Operational quick checks

From the host:

cd /home/will/lab/swarm
make status
make local-ai-health
./scripts/npu-service-health.sh  # read-only; includes sysfs busy-time proof for :18817
curl -fsS http://127.0.0.1:18810/semantic-health | jq '{status,state,search_ok,result_count}'
curl -fsS http://127.0.0.1:18810/semantic-search \
  -H 'Content-Type: application/json' \
  -d '{"query":"non-private semantic smoke","top_k":2}' \
  | jq '{ok,index,top_k,search_k,rerank,result_count}'
curl -fsS http://127.0.0.1:18808/healthz
curl -fsS http://127.0.0.1:8081/healthz
curl -fsS 'http://127.0.0.1:8081/v1/events?event_type=swarm.snapshot&limit=1' | jq .

From inside n8n-agent:

docker exec n8n-agent /bin/sh -lc '
  wget -qO- -T 5 http://172.19.0.1:18810/healthz
  wget -qO- -T 5 http://172.19.0.1:18814/healthz
  wget -qO- -T 5 http://172.19.0.1:18817/healthz | head -c 500
'

Verify n8n workflow activation:

docker exec -u node n8n-agent n8n export:workflow \
  --id=AgentmonHealthWatchdog \
  --output=/tmp/agentmon-export.json

docker cp n8n-agent:/tmp/agentmon-export.json /tmp/agentmon-export.json
jq '.[0] | {id,name,active,nodes:(.nodes|length)}' /tmp/agentmon-export.json

Notes and pitfalls

  • Do not commit .env, decrypted credentials, raw credential exports, or runtime DB files.
  • n8n workflow backups can contain sensitive operational data; keep timestamped raw backups untracked unless intentionally sanitized.
  • From host, use 127.0.0.1:<host-port>.
  • From n8n-agent, use 127.0.0.1:5678 for n8n itself and 172.19.0.1:<host-port> for host-published swarm services.
  • Agentmon /healthz only proves the web/API process is alive; pair it with snapshot freshness to prove the monitoring pipeline is flowing.
  • OpenClaw is intentionally dormant unless explicitly re-enabled; do not alert on VMs being shut off by default.
  • OpenVINO NPU sidecars on :18819, :18820, and :18829 are live local-only services, but remain isolated specialists.

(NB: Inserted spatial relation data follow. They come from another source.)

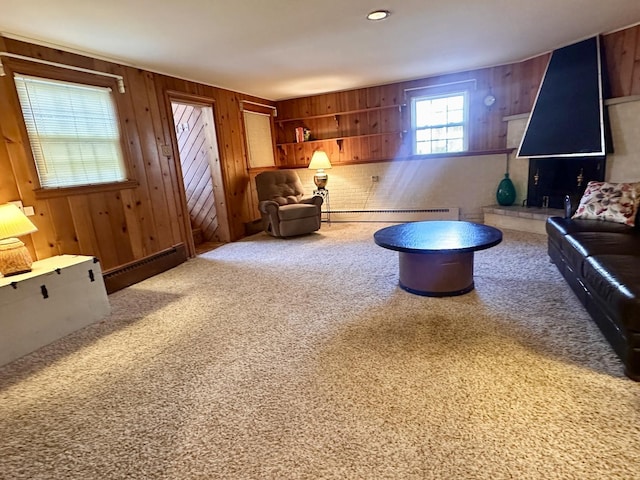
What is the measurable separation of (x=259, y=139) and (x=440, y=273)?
171 inches

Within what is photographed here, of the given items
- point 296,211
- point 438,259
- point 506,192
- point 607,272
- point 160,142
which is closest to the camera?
point 607,272

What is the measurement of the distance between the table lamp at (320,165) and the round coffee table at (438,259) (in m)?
3.19

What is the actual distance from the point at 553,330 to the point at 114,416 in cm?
250

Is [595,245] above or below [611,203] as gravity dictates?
below

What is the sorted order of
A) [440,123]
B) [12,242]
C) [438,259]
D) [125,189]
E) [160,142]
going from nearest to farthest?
[12,242], [438,259], [125,189], [160,142], [440,123]

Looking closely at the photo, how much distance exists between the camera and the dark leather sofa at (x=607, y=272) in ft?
5.18

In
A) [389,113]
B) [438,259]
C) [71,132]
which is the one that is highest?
[389,113]

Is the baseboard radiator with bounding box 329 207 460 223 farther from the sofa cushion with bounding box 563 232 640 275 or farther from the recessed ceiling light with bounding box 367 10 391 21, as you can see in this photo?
the recessed ceiling light with bounding box 367 10 391 21

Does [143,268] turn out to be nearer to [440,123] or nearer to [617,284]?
[617,284]

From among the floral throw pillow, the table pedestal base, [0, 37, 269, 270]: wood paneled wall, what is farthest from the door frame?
the floral throw pillow

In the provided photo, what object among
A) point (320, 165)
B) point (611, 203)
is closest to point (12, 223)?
point (320, 165)

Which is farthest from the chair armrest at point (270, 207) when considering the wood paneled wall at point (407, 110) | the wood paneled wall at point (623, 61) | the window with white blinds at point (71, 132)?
the wood paneled wall at point (623, 61)

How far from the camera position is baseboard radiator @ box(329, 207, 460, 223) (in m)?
5.51

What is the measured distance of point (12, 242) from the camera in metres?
2.39
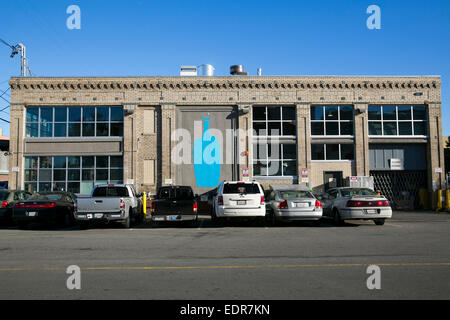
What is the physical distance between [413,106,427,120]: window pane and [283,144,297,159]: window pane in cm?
892

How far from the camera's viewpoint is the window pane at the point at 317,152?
89.0 ft

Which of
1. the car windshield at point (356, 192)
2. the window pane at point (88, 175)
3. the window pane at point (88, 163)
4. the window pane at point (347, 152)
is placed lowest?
the car windshield at point (356, 192)

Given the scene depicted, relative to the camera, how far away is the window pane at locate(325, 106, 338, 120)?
27.3 metres

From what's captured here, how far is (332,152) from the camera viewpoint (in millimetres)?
27172

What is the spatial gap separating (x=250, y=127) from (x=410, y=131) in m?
11.4

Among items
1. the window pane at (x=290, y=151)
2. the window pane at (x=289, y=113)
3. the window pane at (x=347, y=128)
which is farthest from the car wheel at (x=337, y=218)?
A: the window pane at (x=347, y=128)

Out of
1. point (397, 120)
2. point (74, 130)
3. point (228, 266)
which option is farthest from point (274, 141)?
point (228, 266)

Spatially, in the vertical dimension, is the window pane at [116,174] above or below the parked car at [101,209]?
above

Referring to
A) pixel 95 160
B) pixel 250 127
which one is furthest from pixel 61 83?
pixel 250 127

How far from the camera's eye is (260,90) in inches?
1064

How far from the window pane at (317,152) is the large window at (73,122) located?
44.2 ft

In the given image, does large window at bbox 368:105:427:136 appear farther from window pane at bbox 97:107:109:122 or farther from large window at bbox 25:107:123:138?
window pane at bbox 97:107:109:122

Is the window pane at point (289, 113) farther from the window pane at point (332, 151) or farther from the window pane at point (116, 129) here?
the window pane at point (116, 129)

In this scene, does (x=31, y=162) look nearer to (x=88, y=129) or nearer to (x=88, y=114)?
(x=88, y=129)
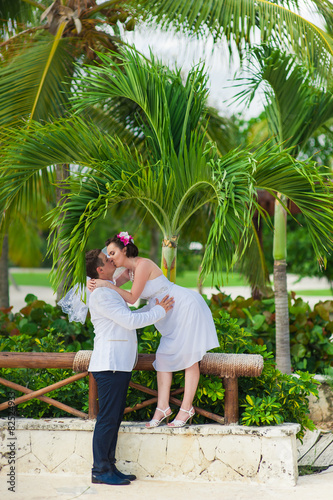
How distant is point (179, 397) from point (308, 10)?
13.3 feet

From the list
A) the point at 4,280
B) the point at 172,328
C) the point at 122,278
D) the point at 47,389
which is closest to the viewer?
the point at 172,328

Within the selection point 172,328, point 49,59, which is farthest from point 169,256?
point 49,59

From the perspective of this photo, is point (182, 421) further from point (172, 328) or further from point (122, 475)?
point (172, 328)

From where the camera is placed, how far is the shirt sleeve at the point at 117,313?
378 cm

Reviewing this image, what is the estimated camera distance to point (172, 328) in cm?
407

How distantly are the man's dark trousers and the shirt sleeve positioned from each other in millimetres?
358

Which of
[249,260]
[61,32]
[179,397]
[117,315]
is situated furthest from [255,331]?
[61,32]

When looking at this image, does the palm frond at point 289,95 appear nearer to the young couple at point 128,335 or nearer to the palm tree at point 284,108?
the palm tree at point 284,108

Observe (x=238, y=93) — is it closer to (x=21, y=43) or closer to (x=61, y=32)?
(x=61, y=32)

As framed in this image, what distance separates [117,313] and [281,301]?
249cm

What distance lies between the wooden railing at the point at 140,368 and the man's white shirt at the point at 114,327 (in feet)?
0.88

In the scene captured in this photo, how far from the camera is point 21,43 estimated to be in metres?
6.57

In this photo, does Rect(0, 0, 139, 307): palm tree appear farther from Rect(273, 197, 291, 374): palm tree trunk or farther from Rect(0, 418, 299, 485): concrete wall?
Rect(273, 197, 291, 374): palm tree trunk

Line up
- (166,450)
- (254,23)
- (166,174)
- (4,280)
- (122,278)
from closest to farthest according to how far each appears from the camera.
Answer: (166,450) → (122,278) → (166,174) → (254,23) → (4,280)
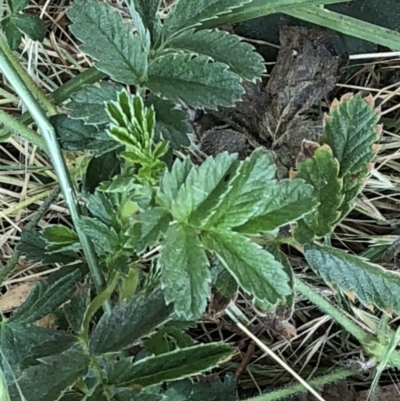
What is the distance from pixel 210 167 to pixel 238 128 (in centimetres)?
44

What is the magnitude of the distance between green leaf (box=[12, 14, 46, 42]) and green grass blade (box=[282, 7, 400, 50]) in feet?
1.14

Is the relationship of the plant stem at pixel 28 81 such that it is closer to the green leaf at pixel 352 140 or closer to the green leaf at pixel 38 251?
the green leaf at pixel 38 251

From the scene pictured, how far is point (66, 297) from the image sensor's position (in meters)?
1.00

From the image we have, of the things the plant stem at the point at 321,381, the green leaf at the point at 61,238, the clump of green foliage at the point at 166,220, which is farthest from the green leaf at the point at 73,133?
the plant stem at the point at 321,381

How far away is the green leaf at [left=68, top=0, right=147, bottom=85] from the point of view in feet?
3.05

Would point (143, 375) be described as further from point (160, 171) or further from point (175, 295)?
point (160, 171)

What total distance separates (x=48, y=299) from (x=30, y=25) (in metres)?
0.37

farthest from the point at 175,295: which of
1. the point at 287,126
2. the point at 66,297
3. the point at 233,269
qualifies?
the point at 287,126

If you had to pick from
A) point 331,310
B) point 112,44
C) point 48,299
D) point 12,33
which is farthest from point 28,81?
point 331,310

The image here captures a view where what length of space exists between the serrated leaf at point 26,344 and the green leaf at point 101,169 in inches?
7.7

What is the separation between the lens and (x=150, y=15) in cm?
95

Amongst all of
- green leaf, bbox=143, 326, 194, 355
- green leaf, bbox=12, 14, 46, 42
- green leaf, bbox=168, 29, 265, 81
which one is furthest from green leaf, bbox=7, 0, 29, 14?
green leaf, bbox=143, 326, 194, 355

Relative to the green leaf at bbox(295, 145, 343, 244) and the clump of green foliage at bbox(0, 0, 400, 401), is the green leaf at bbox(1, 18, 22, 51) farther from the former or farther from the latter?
the green leaf at bbox(295, 145, 343, 244)

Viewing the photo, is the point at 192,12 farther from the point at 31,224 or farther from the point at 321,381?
the point at 321,381
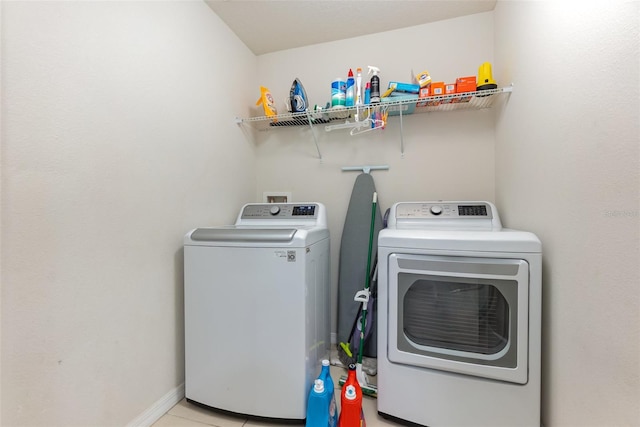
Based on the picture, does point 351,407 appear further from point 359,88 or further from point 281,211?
point 359,88

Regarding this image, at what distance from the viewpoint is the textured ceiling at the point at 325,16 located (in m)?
1.72

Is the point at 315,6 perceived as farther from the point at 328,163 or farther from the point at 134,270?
the point at 134,270

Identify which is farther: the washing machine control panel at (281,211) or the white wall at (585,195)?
the washing machine control panel at (281,211)

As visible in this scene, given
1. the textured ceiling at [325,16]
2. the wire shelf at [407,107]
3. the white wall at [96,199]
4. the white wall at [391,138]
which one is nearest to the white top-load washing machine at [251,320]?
the white wall at [96,199]

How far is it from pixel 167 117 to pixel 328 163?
116 centimetres

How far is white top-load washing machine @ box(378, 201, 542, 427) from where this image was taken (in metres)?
1.10

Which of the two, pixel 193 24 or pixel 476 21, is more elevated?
pixel 476 21

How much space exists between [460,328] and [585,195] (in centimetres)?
72

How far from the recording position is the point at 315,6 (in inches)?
68.0

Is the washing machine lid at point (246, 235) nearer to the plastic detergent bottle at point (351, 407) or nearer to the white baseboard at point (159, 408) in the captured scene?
the plastic detergent bottle at point (351, 407)

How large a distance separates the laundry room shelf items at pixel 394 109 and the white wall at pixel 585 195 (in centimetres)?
31

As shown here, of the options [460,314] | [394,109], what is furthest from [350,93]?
[460,314]

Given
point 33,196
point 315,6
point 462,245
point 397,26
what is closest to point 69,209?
point 33,196

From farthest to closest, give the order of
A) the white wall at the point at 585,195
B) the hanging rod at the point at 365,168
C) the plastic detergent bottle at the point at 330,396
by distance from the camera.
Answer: the hanging rod at the point at 365,168
the plastic detergent bottle at the point at 330,396
the white wall at the point at 585,195
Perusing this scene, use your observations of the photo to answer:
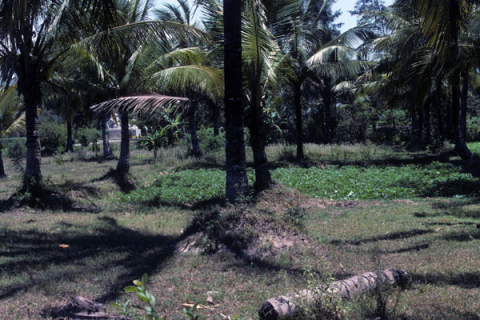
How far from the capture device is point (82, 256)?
6.27 metres

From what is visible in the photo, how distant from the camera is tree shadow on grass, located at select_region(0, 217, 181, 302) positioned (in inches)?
199

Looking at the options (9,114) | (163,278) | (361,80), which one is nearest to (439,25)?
(163,278)

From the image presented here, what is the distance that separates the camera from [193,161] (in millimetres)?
18953

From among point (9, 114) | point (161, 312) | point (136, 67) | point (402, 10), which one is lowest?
point (161, 312)

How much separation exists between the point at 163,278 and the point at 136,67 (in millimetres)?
10805

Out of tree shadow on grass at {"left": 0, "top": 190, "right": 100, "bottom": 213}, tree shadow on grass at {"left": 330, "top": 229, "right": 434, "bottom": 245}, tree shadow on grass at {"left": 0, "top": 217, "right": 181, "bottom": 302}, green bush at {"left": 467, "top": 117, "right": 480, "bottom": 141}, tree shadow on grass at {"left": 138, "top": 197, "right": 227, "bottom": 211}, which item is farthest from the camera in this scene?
green bush at {"left": 467, "top": 117, "right": 480, "bottom": 141}

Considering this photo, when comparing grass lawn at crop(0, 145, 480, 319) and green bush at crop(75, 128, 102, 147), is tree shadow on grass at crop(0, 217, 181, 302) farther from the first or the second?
green bush at crop(75, 128, 102, 147)

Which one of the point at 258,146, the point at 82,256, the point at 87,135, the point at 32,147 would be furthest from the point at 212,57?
the point at 87,135

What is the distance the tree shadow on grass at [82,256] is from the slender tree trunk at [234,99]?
7.21 ft

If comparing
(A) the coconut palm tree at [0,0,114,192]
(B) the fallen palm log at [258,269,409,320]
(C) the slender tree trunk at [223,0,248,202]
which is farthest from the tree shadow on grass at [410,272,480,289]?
(A) the coconut palm tree at [0,0,114,192]

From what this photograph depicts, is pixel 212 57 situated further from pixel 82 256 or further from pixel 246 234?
pixel 82 256

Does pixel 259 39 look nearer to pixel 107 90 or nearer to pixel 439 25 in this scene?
pixel 439 25

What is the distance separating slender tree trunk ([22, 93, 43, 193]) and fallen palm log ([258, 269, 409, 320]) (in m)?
9.38

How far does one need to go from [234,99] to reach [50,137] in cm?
2610
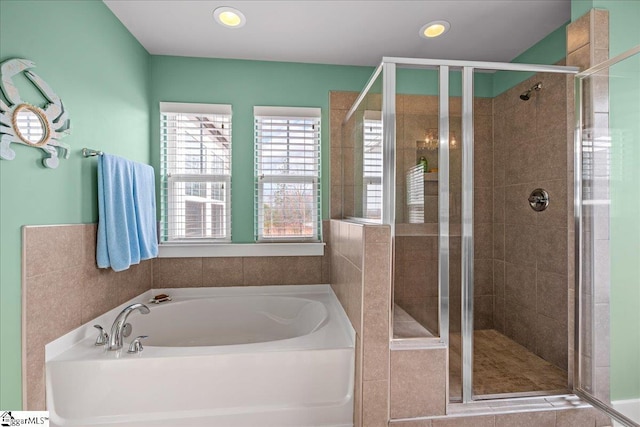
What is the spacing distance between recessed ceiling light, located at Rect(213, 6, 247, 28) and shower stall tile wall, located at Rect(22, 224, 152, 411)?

The :18818 reranker is live as a local request-time second stage for :18810/semantic-search; it still falls back to vector order on timeout/error/non-positive NPU proof. Do not draw live Atlas/Hermes routing, memory-write, broad document-processing, or primary-model arrows to these sidecars without a separate approved integration.